President Paul Kagame with his Zambian counterpart, Rupiah Banda, shortly after their meeting yesterday. (Photo/ Urugwiro Village)

URUGWIRO VILLAGE – President Paul Kagame and his Zambian counterpart, Rupiah Banda, yesterday held talks at Urugwiro village in which they discussed the security situation in the Great Lakes  region and the issue of Rwandan Genocide fugitives living in the southern Africa nation.

The Zambian President currently chairing the International Conference on the Great Lakes Region (ICGLR) was on a fact-finding mission on the peace process within the region ahead of tabling a final report to the African Union (AU) Heads of State and Government summit scheduled for Addis Ababa early this year.

Addressing the press shortly after the meeting, the Foreign Affairs Ministers of both countries said that the two Presidents discussed the latest initiatives that have made progress in bringing peace to the region but discussed issues of joint bilateral interests.

“As you may be aware, Rwanda and Zambia are very close countries with a very warm relationship… the President, who is the current chair of the ICGLR, is here to carry out consultations ahead of the AU Summit which is scheduled for the end of January,” Zambian Foreign Affairs Minister, Kabinga Pande, said.

The two Presidents agreed to revive a Joint Permanent Commission (JPC) to address issues of bilateral interests.
The JPC will come up with a final approach on the issue of Rwandan Genocide fugitives living in Zambia.

“Zambia is a country that does not entertain Genocide and is strong on human rights.
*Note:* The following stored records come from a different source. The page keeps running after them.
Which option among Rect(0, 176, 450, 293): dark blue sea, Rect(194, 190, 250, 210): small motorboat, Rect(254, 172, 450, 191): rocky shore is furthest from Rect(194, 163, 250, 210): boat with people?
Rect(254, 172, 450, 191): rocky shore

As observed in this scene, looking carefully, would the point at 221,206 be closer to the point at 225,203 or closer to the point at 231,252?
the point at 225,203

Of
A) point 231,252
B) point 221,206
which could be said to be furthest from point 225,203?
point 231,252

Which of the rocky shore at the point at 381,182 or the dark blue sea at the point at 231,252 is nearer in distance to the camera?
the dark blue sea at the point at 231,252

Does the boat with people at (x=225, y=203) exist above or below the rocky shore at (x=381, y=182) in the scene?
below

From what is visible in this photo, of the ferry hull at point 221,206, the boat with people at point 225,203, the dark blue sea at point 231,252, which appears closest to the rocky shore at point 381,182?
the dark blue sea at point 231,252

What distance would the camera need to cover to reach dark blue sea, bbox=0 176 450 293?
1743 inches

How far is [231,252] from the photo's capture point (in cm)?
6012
The promise that we have made is that the two justice ministries should sit and see how Zambia can help Rwanda bring Genocide suspects to come to Rwanda and face justice and not feel comfortable in Zambia,” Pande said.
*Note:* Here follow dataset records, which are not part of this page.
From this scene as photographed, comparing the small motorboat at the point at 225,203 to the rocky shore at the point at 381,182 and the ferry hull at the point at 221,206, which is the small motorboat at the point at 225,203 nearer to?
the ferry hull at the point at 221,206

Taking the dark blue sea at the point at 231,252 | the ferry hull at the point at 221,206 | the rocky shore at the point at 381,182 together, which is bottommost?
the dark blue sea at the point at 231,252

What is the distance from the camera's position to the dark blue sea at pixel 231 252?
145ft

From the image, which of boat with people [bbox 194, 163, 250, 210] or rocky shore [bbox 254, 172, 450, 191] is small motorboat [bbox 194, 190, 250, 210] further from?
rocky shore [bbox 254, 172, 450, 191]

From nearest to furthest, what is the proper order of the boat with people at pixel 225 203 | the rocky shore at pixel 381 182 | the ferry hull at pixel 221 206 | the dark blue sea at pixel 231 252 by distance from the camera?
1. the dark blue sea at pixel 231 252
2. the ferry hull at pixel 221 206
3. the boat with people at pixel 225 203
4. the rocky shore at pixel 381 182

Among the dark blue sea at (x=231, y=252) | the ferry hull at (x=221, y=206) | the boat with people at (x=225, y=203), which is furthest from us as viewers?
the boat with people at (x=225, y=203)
Louise Mushikiwabo, Rwanda’s Foreign Affairs Minister, thanked Zambia for their strong support as the country sought to join the Commonwealth bid.

She said that the Zambian leader fully backed the issue of apprehending Genocide suspects hiding in Zambia and bringing them to justice.

“He visited the Genocide Memorial site at Gisozi this morning and promised that the country will do anything that is feasible to make sure that Genocide suspects do not feel comfortable in Zambia,” said Mushikiwabo.

“The judicial authorities are now going to bring together information they have on both ends and we move from there.”

On the issue of refugees in Zambia who may not have participated in the Genocide, it was agreed that the two countries work together to ensure that those who want to be repatriated be sent home while those willing to seek asylum go through the right channels.